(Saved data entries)
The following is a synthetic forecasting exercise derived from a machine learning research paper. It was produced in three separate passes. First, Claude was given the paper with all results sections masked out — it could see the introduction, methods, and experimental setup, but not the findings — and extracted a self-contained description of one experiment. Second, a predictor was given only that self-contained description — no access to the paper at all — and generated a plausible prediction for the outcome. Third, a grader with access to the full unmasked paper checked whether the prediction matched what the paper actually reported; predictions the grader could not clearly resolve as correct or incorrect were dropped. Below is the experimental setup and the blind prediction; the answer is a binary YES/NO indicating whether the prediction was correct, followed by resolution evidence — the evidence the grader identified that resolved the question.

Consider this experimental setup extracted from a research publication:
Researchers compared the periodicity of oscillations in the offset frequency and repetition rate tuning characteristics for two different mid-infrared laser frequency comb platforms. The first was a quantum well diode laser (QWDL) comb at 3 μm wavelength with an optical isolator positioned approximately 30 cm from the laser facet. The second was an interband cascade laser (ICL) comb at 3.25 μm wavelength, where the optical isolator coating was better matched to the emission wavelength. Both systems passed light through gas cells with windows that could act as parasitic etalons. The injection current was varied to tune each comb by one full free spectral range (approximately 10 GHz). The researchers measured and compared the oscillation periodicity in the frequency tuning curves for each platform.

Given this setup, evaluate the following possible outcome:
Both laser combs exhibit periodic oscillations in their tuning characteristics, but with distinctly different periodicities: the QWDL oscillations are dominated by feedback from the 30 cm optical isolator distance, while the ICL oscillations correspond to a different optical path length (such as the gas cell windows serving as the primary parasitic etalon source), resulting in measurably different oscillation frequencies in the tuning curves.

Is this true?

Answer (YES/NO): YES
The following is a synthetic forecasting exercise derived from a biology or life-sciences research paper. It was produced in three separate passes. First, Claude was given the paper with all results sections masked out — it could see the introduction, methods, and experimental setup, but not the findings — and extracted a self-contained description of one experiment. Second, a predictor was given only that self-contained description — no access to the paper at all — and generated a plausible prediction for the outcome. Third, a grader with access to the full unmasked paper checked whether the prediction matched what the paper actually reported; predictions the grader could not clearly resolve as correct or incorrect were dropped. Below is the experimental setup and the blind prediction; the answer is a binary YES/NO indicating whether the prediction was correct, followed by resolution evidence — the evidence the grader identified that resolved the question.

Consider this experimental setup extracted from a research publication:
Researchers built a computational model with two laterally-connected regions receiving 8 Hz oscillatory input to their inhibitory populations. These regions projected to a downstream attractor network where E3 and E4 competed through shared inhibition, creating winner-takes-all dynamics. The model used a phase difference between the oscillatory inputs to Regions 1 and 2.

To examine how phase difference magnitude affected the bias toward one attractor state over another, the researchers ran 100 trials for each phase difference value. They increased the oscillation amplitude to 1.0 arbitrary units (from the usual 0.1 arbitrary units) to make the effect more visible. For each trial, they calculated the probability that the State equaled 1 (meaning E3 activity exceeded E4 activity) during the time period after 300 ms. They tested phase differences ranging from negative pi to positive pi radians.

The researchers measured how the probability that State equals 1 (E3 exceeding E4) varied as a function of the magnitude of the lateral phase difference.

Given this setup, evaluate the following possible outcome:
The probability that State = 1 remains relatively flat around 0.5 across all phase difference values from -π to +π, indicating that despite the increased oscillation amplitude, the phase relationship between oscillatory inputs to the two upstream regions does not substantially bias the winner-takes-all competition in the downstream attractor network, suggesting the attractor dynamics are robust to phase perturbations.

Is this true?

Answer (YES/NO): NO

To do - For every line above with the word "varied" in it, make a copy.

Answer box -
Researchers compared the periodicity of oscillations in the offset frequency and repetition rate tuning characteristics for two different mid-infrared laser frequency comb platforms. The first was a quantum well diode laser (QWDL) comb at 3 μm wavelength with an optical isolator positioned approximately 30 cm from the laser facet. The second was an interband cascade laser (ICL) comb at 3.25 μm wavelength, where the optical isolator coating was better matched to the emission wavelength. Both systems passed light through gas cells with windows that could act as parasitic etalons. The injection current was varied to tune each comb by one full free spectral range (approximately 10 GHz). The researchers measured and compared the oscillation periodicity in the frequency tuning curves for each platform.
The researchers measured how the probability that State equals 1 (E3 exceeding E4) varied as a function of the magnitude of the lateral phase difference.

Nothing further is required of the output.